In 1960, when I proposed the establishment of a British Indian Ocean Territory and a minor US navy logistic base there, it would never have occurred to me that the supposedly civilized UK would take such a narrowly legalistic position. It is devoid of the slightest respect and compassion for the human beings of a native society which had evolved over nearly two centuries, formed by persons brought into the islands, originally as slaves, later as contract laborers, and then allowed, with many of their descendants born there, to remain after their employment. The moral tenor of the action is in the same ballpark as our internment of the Japanese, especially in the absence of an overriding reason. We were both irresponsible: We because it wasn’t necessary militarily, UK because as sovereign the civil responsibility is all theirs.
[The US] will justifiably be held guilty, as the most obvious beneficiary, of being an accessory and of evading responsibility or compassion. It is too late to undo most of the human damage. But perhaps it will help to allow and assist those evictees who still wish to return to at least the northern Chagos. It is my firm opinion that there was never any good reason for evicting residents from the Northern Chagos, 100 miles or more from Diego Garcia. Probably the natives could even have been safely allowed to remain on the east side of Diego Garcia atoll. It would be safe to let them go back, to North Chagos certainly.
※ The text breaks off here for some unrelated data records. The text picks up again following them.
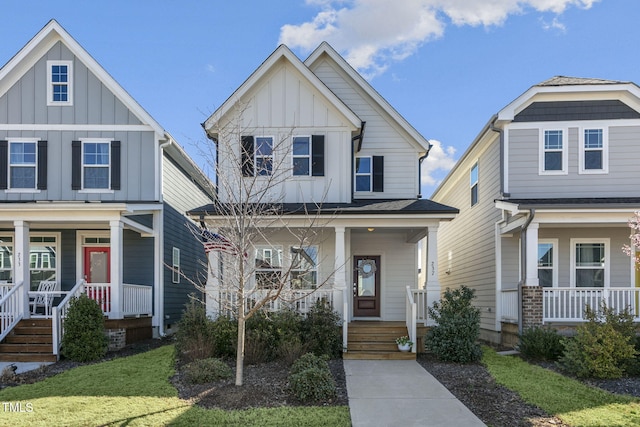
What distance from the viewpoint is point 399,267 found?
14.0m

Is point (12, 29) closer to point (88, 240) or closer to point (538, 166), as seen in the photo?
point (88, 240)

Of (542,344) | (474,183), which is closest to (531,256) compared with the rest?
(542,344)

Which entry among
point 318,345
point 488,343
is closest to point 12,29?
point 318,345

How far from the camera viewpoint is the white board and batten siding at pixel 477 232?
1417 cm

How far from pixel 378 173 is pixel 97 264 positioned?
9.00 meters

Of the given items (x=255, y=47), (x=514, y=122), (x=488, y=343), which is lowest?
(x=488, y=343)

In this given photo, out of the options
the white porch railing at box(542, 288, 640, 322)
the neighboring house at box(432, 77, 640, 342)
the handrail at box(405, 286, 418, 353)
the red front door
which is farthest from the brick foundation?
the red front door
Correction of the wrongs as is still possible is not likely to require vast, costly efforts. Possibly someone in the new administration would consider it a worthwhile opportunity to improve the US image.
Such permission, for those who still want to return, together with resettlement assistance would go a long way to reduce our deserved opprobrium. Substantial additional compensation for [50-55] past years of misery for all evictees is certainly in order. Even if that were to cost $100,000 [$210,000 in today’s dollars] per family, we would be talking of a maximum of $40-50 million [$85-105 million], modest compared with our base investment there. Certainly, the climate for native rights has changed markedly since 1968-1973. And we have even made belated partial restitution for the Japanese internment.
I don’t know whether [you have] any interest in picking up this ball and running even a little way with it. Correction of the wrongs as is still possible is not likely to require vast, costly efforts. Possibly someone in the new administration would consider it a worthwhile opportunity to improve the US image. Having no entrée myself, and hoping you do, I pass the ball.
In 2019 the International Court of Justice and UN General Assembly declared Mauritius to be the lawful sovereign of the Chagos islands. In late 2022, the British government began negotiations with Mauritius over sovereignty and the Chagossians’ right to return home.
To date, despite the people’s demands to participate, the United Kingdom has excluded Chagossians from the negotiations.
Stuart B. Barber’s letters can be found at www.chagosarchive.org.